## PROBLEM STATEMENT
Exactly reproduce each record listed below.

## STORED DATA

=-=-=

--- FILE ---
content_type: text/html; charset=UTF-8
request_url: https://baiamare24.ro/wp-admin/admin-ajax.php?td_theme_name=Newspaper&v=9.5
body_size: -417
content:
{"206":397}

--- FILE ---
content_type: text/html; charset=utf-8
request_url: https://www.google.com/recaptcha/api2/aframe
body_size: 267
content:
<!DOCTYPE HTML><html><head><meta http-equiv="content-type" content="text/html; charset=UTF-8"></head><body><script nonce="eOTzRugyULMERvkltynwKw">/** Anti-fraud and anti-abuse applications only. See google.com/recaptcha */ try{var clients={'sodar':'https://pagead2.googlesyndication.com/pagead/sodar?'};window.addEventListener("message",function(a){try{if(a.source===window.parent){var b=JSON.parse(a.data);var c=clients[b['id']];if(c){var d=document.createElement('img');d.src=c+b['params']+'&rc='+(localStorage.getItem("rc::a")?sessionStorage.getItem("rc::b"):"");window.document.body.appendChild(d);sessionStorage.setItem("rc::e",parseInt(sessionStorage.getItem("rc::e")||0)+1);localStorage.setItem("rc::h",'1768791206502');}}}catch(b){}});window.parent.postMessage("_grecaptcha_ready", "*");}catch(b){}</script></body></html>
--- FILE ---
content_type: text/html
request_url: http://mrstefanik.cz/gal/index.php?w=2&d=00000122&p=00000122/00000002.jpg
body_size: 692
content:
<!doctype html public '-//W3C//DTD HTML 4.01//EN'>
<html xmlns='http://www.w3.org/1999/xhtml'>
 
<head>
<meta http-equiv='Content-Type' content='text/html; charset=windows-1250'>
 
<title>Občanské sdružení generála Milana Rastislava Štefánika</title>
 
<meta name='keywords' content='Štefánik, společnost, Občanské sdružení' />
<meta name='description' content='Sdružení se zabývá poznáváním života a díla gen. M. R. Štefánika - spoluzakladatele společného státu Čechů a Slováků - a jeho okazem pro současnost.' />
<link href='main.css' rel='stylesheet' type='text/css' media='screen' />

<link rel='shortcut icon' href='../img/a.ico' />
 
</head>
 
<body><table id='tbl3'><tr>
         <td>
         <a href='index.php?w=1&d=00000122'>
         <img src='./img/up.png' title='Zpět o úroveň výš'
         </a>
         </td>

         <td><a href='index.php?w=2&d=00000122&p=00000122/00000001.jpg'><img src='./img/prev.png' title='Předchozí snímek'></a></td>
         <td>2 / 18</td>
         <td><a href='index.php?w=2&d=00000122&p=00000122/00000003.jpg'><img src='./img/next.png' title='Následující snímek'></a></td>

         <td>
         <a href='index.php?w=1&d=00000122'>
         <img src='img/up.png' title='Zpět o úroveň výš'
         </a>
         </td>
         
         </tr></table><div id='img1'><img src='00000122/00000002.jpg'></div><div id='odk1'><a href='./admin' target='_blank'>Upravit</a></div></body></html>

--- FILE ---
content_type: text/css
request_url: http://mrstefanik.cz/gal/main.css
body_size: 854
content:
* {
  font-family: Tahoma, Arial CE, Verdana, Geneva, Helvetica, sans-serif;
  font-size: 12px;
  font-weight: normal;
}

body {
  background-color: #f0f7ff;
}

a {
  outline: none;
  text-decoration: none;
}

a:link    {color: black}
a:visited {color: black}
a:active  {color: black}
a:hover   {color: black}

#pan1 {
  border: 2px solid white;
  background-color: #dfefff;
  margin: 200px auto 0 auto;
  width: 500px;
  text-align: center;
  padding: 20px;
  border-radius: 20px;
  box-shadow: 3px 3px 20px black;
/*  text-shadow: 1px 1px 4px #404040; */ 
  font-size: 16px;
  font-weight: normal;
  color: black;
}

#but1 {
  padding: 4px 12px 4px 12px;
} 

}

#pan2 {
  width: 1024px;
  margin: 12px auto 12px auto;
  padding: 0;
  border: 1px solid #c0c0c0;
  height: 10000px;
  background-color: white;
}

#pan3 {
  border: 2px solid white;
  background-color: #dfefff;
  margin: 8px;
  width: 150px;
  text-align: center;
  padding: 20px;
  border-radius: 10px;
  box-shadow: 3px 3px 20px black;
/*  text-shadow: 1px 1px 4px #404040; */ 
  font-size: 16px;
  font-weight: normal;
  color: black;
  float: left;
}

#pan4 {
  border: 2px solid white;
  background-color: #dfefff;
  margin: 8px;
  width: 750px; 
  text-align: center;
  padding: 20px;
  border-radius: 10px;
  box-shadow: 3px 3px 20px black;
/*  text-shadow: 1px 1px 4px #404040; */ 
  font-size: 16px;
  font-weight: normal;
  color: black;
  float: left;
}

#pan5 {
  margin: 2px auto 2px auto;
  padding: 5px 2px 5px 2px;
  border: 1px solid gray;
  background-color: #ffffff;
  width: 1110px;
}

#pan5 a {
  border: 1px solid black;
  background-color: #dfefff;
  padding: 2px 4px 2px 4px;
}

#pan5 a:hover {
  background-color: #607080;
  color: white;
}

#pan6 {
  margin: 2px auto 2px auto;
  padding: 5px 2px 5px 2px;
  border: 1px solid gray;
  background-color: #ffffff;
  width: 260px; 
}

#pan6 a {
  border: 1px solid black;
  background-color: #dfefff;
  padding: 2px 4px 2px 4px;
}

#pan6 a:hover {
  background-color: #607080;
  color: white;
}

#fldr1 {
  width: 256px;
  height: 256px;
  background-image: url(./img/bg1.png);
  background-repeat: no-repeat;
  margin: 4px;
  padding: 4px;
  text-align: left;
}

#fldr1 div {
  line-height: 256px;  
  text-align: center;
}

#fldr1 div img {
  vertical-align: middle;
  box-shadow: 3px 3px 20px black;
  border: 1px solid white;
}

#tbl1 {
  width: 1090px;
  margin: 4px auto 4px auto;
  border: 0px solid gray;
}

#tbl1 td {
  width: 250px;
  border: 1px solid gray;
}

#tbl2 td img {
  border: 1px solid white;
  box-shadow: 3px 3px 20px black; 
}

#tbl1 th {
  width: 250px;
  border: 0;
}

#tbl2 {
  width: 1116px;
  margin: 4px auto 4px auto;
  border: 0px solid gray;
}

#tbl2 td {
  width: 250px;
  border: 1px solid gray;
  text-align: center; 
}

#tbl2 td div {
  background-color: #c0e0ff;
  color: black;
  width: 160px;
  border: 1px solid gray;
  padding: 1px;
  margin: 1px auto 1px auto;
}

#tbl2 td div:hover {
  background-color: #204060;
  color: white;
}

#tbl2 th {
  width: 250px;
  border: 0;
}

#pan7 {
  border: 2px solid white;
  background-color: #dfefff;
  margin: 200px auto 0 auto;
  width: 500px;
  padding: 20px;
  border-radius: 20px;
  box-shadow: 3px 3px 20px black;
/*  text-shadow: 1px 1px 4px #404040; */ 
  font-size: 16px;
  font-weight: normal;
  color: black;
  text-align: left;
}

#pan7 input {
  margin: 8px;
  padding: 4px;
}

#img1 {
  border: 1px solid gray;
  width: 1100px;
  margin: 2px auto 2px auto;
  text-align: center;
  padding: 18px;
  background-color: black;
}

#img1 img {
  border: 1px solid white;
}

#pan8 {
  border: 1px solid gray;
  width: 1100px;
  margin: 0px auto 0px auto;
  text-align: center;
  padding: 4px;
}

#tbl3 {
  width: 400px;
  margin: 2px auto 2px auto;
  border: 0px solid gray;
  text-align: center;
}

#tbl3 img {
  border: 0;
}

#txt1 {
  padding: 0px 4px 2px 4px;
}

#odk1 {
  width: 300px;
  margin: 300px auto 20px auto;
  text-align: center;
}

=-=-=

## ANSWER TO THE EXERCISE
--- FILE ---
content_type: text/html; charset=UTF-8
request_url: https://baiamare24.ro/wp-admin/admin-ajax.php?td_theme_name=Newspaper&v=9.5
body_size: -417
content:
{"206":397}

--- FILE ---
content_type: text/html; charset=utf-8
request_url: https://www.google.com/recaptcha/api2/aframe
body_size: 267
content:
<!DOCTYPE HTML><html><head><meta http-equiv="content-type" content="text/html; charset=UTF-8"></head><body><script nonce="eOTzRugyULMERvkltynwKw">/** Anti-fraud and anti-abuse applications only. See google.com/recaptcha */ try{var clients={'sodar':'https://pagead2.googlesyndication.com/pagead/sodar?'};window.addEventListener("message",function(a){try{if(a.source===window.parent){var b=JSON.parse(a.data);var c=clients[b['id']];if(c){var d=document.createElement('img');d.src=c+b['params']+'&rc='+(localStorage.getItem("rc::a")?sessionStorage.getItem("rc::b"):"");window.document.body.appendChild(d);sessionStorage.setItem("rc::e",parseInt(sessionStorage.getItem("rc::e")||0)+1);localStorage.setItem("rc::h",'1768791206502');}}}catch(b){}});window.parent.postMessage("_grecaptcha_ready", "*");}catch(b){}</script></body></html>
--- FILE ---
content_type: text/html
request_url: http://mrstefanik.cz/gal/index.php?w=2&d=00000122&p=00000122/00000002.jpg
body_size: 692
content:
<!doctype html public '-//W3C//DTD HTML 4.01//EN'>
<html xmlns='http://www.w3.org/1999/xhtml'>
 
<head>
<meta http-equiv='Content-Type' content='text/html; charset=windows-1250'>
 
<title>Občanské sdružení generála Milana Rastislava Štefánika</title>
 
<meta name='keywords' content='Štefánik, společnost, Občanské sdružení' />
<meta name='description' content='Sdružení se zabývá poznáváním života a díla gen. M. R. Štefánika - spoluzakladatele společného státu Čechů a Slováků - a jeho okazem pro současnost.' />
<link href='main.css' rel='stylesheet' type='text/css' media='screen' />

<link rel='shortcut icon' href='../img/a.ico' />
 
</head>
 
<body><table id='tbl3'><tr>
         <td>
         <a href='index.php?w=1&d=00000122'>
         <img src='./img/up.png' title='Zpět o úroveň výš'
         </a>
         </td>

         <td><a href='index.php?w=2&d=00000122&p=00000122/00000001.jpg'><img src='./img/prev.png' title='Předchozí snímek'></a></td>
         <td>2 / 18</td>
         <td><a href='index.php?w=2&d=00000122&p=00000122/00000003.jpg'><img src='./img/next.png' title='Následující snímek'></a></td>

         <td>
         <a href='index.php?w=1&d=00000122'>
         <img src='img/up.png' title='Zpět o úroveň výš'
         </a>
         </td>
         
         </tr></table><div id='img1'><img src='00000122/00000002.jpg'></div><div id='odk1'><a href='./admin' target='_blank'>Upravit</a></div></body></html>

--- FILE ---
content_type: text/css
request_url: http://mrstefanik.cz/gal/main.css
body_size: 854
content:
* {
  font-family: Tahoma, Arial CE, Verdana, Geneva, Helvetica, sans-serif;
  font-size: 12px;
  font-weight: normal;
}

body {
  background-color: #f0f7ff;
}

a {
  outline: none;
  text-decoration: none;
}

a:link    {color: black}
a:visited {color: black}
a:active  {color: black}
a:hover   {color: black}

#pan1 {
  border: 2px solid white;
  background-color: #dfefff;
  margin: 200px auto 0 auto;
  width: 500px;
  text-align: center;
  padding: 20px;
  border-radius: 20px;
  box-shadow: 3px 3px 20px black;
/*  text-shadow: 1px 1px 4px #404040; */ 
  font-size: 16px;
  font-weight: normal;
  color: black;
}

#but1 {
  padding: 4px 12px 4px 12px;
} 

}

#pan2 {
  width: 1024px;
  margin: 12px auto 12px auto;
  padding: 0;
  border: 1px solid #c0c0c0;
  height: 10000px;
  background-color: white;
}

#pan3 {
  border: 2px solid white;
  background-color: #dfefff;
  margin: 8px;
  width: 150px;
  text-align: center;
  padding: 20px;
  border-radius: 10px;
  box-shadow: 3px 3px 20px black;
/*  text-shadow: 1px 1px 4px #404040; */ 
  font-size: 16px;
  font-weight: normal;
  color: black;
  float: left;
}

#pan4 {
  border: 2px solid white;
  background-color: #dfefff;
  margin: 8px;
  width: 750px; 
  text-align: center;
  padding: 20px;
  border-radius: 10px;
  box-shadow: 3px 3px 20px black;
/*  text-shadow: 1px 1px 4px #404040; */ 
  font-size: 16px;
  font-weight: normal;
  color: black;
  float: left;
}

#pan5 {
  margin: 2px auto 2px auto;
  padding: 5px 2px 5px 2px;
  border: 1px solid gray;
  background-color: #ffffff;
  width: 1110px;
}

#pan5 a {
  border: 1px solid black;
  background-color: #dfefff;
  padding: 2px 4px 2px 4px;
}

#pan5 a:hover {
  background-color: #607080;
  color: white;
}

#pan6 {
  margin: 2px auto 2px auto;
  padding: 5px 2px 5px 2px;
  border: 1px solid gray;
  background-color: #ffffff;
  width: 260px; 
}

#pan6 a {
  border: 1px solid black;
  background-color: #dfefff;
  padding: 2px 4px 2px 4px;
}

#pan6 a:hover {
  background-color: #607080;
  color: white;
}

#fldr1 {
  width: 256px;
  height: 256px;
  background-image: url(./img/bg1.png);
  background-repeat: no-repeat;
  margin: 4px;
  padding: 4px;
  text-align: left;
}

#fldr1 div {
  line-height: 256px;  
  text-align: center;
}

#fldr1 div img {
  vertical-align: middle;
  box-shadow: 3px 3px 20px black;
  border: 1px solid white;
}

#tbl1 {
  width: 1090px;
  margin: 4px auto 4px auto;
  border: 0px solid gray;
}

#tbl1 td {
  width: 250px;
  border: 1px solid gray;
}

#tbl2 td img {
  border: 1px solid white;
  box-shadow: 3px 3px 20px black; 
}

#tbl1 th {
  width: 250px;
  border: 0;
}

#tbl2 {
  width: 1116px;
  margin: 4px auto 4px auto;
  border: 0px solid gray;
}

#tbl2 td {
  width: 250px;
  border: 1px solid gray;
  text-align: center; 
}

#tbl2 td div {
  background-color: #c0e0ff;
  color: black;
  width: 160px;
  border: 1px solid gray;
  padding: 1px;
  margin: 1px auto 1px auto;
}

#tbl2 td div:hover {
  background-color: #204060;
  color: white;
}

#tbl2 th {
  width: 250px;
  border: 0;
}

#pan7 {
  border: 2px solid white;
  background-color: #dfefff;
  margin: 200px auto 0 auto;
  width: 500px;
  padding: 20px;
  border-radius: 20px;
  box-shadow: 3px 3px 20px black;
/*  text-shadow: 1px 1px 4px #404040; */ 
  font-size: 16px;
  font-weight: normal;
  color: black;
  text-align: left;
}

#pan7 input {
  margin: 8px;
  padding: 4px;
}

#img1 {
  border: 1px solid gray;
  width: 1100px;
  margin: 2px auto 2px auto;
  text-align: center;
  padding: 18px;
  background-color: black;
}

#img1 img {
  border: 1px solid white;
}

#pan8 {
  border: 1px solid gray;
  width: 1100px;
  margin: 0px auto 0px auto;
  text-align: center;
  padding: 4px;
}

#tbl3 {
  width: 400px;
  margin: 2px auto 2px auto;
  border: 0px solid gray;
  text-align: center;
}

#tbl3 img {
  border: 0;
}

#txt1 {
  padding: 0px 4px 2px 4px;
}

#odk1 {
  width: 300px;
  margin: 300px auto 20px auto;
  text-align: center;
}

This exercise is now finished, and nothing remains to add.